» Aim of the exercise
Rewrite the material from its start up to and including the line containing "932 millimetres", substituting "measured distance" for "numerical distance" and keeping everything else unchanged. Leave the pictures out of the answer.

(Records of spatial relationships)
— start —

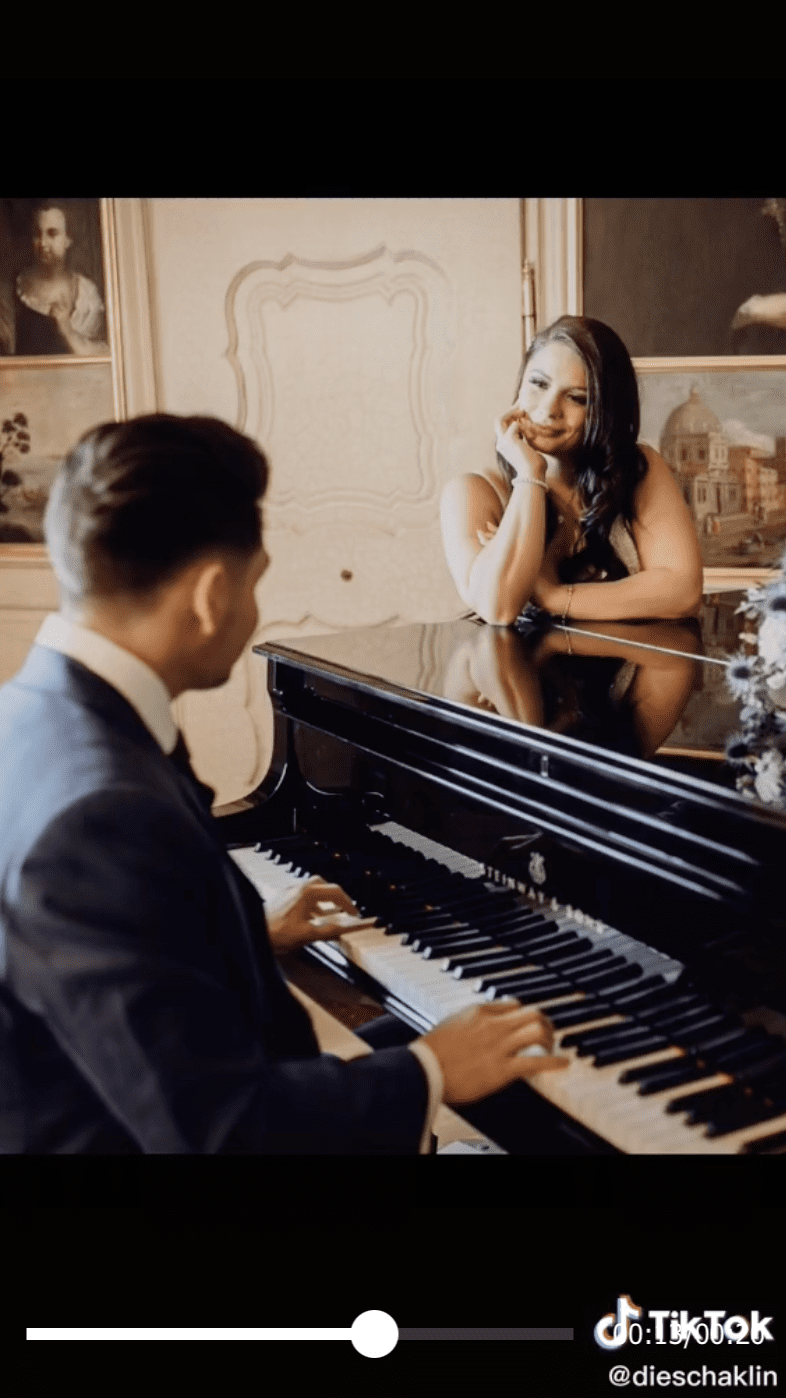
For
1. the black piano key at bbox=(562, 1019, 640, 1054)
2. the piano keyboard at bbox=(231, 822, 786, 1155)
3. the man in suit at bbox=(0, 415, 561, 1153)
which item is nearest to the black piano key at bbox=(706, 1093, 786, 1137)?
the piano keyboard at bbox=(231, 822, 786, 1155)

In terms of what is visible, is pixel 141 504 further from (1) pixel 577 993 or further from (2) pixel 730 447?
(2) pixel 730 447

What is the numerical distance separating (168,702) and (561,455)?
932 millimetres

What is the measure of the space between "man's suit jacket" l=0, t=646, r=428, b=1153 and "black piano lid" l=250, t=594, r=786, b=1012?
0.31 metres

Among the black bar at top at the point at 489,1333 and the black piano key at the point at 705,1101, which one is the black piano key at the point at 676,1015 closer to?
the black piano key at the point at 705,1101

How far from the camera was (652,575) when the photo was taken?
1985mm

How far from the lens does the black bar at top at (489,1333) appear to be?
138 cm

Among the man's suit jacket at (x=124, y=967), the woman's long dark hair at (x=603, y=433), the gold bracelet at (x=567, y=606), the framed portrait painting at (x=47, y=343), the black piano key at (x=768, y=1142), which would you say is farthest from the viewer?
the gold bracelet at (x=567, y=606)

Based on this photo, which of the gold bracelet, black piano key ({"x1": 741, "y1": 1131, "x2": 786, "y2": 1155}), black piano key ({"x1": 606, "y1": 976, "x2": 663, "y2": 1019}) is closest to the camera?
black piano key ({"x1": 741, "y1": 1131, "x2": 786, "y2": 1155})

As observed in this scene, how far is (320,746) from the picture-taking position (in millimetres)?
1729

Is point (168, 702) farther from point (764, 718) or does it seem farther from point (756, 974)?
point (764, 718)

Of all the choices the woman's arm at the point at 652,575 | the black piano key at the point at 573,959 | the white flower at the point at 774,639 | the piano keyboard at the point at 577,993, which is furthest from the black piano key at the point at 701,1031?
the woman's arm at the point at 652,575

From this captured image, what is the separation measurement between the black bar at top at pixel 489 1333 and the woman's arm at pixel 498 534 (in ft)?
3.29

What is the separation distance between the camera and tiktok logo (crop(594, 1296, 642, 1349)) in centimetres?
136

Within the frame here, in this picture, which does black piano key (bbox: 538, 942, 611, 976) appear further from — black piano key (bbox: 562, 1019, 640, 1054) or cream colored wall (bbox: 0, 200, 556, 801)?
cream colored wall (bbox: 0, 200, 556, 801)
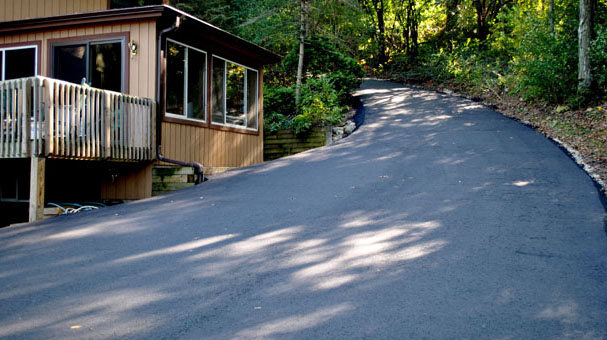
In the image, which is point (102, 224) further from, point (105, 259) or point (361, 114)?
point (361, 114)

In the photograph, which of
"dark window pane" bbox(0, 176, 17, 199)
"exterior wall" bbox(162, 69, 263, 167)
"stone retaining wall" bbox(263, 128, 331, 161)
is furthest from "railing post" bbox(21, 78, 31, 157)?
"stone retaining wall" bbox(263, 128, 331, 161)

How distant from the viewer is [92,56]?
1004 cm

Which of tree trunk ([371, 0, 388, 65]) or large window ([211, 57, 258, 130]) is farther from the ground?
tree trunk ([371, 0, 388, 65])

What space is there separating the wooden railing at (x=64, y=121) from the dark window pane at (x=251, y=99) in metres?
4.17

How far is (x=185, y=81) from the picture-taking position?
10594mm

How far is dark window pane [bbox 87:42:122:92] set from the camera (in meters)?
9.94

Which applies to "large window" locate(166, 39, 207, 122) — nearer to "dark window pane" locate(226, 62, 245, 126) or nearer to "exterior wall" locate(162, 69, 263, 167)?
"exterior wall" locate(162, 69, 263, 167)

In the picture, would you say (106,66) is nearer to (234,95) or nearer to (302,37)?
(234,95)

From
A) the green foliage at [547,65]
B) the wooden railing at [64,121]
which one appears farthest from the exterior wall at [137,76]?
the green foliage at [547,65]

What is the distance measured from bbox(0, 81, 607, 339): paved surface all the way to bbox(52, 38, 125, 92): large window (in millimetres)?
2953

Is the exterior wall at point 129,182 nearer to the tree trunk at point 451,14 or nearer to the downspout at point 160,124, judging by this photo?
the downspout at point 160,124

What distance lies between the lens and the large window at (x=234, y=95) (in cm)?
1168

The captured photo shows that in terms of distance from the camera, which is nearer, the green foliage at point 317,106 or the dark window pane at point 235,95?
the dark window pane at point 235,95

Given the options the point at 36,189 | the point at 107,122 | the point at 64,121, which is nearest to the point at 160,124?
the point at 107,122
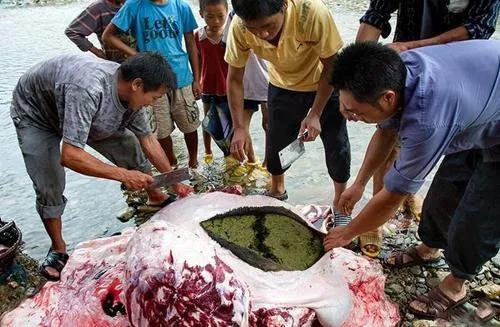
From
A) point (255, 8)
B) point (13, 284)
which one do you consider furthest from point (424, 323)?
A: point (13, 284)

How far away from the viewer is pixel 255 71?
4172 mm

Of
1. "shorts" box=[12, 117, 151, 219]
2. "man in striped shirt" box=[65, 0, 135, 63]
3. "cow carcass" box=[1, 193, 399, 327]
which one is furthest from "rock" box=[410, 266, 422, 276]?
"man in striped shirt" box=[65, 0, 135, 63]

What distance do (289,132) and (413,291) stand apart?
144cm

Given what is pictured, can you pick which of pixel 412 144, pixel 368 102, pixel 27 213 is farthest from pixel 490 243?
pixel 27 213

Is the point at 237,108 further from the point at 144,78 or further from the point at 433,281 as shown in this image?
the point at 433,281

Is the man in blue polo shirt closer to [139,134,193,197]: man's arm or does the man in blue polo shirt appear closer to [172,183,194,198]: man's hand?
[172,183,194,198]: man's hand

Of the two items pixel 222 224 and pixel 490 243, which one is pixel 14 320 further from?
pixel 490 243

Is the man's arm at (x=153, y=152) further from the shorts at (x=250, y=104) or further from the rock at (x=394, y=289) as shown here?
the rock at (x=394, y=289)

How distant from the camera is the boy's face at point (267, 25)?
2.69 m

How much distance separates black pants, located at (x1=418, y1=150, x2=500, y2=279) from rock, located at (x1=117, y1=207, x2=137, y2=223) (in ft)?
7.80

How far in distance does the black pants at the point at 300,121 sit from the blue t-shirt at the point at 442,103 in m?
1.19

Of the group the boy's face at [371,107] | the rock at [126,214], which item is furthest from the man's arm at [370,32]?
the rock at [126,214]

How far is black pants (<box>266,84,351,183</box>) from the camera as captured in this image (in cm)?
336

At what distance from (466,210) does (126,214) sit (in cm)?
269
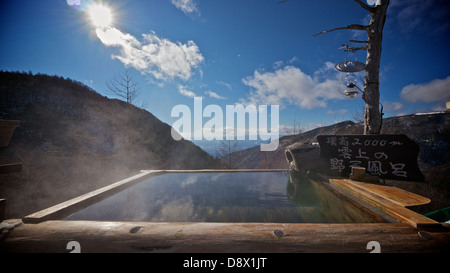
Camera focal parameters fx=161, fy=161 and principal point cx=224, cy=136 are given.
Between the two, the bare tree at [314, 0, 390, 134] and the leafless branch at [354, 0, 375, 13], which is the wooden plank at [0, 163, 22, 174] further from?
the leafless branch at [354, 0, 375, 13]

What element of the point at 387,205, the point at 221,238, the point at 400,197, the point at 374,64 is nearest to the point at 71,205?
the point at 221,238

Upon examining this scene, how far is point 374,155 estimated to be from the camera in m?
3.86

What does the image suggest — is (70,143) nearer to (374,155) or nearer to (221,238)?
(221,238)

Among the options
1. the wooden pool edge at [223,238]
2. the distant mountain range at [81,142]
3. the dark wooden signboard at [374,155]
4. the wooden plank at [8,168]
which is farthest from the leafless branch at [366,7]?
the wooden plank at [8,168]

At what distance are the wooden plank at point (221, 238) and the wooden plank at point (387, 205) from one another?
0.12 m

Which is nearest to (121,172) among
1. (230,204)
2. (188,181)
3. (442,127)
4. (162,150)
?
(162,150)

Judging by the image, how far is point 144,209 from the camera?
297 cm

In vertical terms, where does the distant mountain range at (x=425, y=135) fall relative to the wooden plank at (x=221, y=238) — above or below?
above

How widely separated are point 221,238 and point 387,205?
2.33 m

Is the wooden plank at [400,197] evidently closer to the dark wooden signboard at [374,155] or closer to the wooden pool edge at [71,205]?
the dark wooden signboard at [374,155]

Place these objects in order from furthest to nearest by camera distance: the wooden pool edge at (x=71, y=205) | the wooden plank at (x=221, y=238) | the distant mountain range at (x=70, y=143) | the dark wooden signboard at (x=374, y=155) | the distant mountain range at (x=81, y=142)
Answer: the distant mountain range at (x=81, y=142) < the distant mountain range at (x=70, y=143) < the dark wooden signboard at (x=374, y=155) < the wooden pool edge at (x=71, y=205) < the wooden plank at (x=221, y=238)

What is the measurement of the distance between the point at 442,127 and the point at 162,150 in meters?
26.1

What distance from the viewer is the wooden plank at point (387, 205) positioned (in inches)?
63.9

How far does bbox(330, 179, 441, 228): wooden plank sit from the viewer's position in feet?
5.32
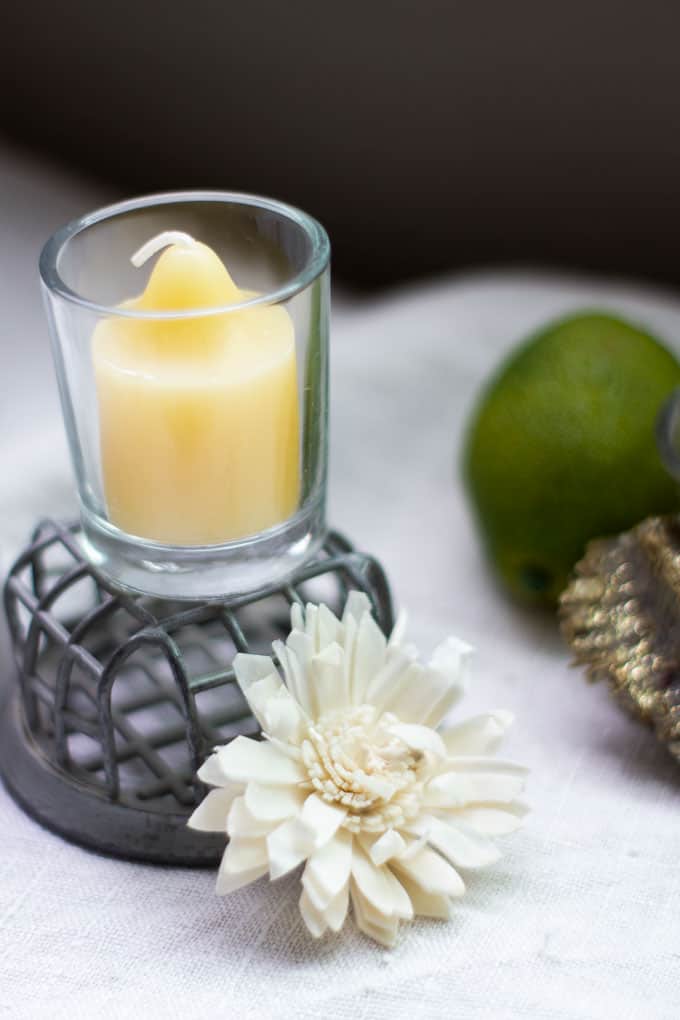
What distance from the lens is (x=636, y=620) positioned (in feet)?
1.72

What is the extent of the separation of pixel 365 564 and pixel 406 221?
0.50 meters

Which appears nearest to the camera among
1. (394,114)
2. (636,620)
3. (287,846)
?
(287,846)

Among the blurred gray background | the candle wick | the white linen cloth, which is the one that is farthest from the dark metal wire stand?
the blurred gray background

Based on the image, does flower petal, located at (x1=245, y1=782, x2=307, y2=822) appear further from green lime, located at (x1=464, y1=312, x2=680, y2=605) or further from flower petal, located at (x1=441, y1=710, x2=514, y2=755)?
green lime, located at (x1=464, y1=312, x2=680, y2=605)

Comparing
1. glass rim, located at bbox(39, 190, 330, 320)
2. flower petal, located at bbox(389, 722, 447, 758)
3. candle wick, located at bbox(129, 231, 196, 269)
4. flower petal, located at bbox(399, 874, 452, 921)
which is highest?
candle wick, located at bbox(129, 231, 196, 269)

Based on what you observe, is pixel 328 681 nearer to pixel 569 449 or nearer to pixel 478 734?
pixel 478 734

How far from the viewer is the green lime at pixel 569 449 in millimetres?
581

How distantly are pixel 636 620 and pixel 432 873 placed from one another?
0.16 meters

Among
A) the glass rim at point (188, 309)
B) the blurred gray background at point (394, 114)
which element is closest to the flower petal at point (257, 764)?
the glass rim at point (188, 309)

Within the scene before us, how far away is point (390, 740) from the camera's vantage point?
0.43 metres

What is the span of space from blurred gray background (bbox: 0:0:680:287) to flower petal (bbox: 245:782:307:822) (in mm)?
556

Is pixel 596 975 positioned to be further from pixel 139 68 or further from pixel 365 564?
pixel 139 68

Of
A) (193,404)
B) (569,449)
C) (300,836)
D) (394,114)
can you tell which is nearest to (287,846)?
(300,836)

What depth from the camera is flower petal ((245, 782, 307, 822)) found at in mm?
406
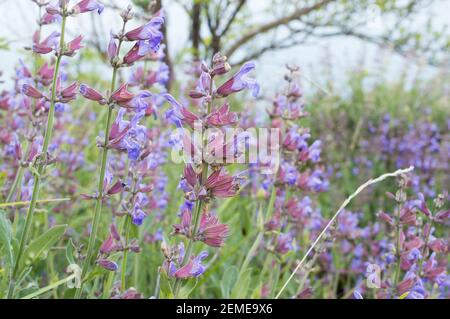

— end —

» Response
For
1. the black piano key at bbox=(562, 1019, 640, 1054)
2. the piano keyboard at bbox=(231, 822, 786, 1155)
3. the man in suit at bbox=(0, 415, 561, 1153)
which item is nearest to the black piano key at bbox=(706, 1093, 786, 1137)?
the piano keyboard at bbox=(231, 822, 786, 1155)

In terms of what is visible, is pixel 141 504 further from (1) pixel 577 993 or further from (2) pixel 730 447?
(2) pixel 730 447

What is the measured distance separating (168,702) and (561,455)?
932 millimetres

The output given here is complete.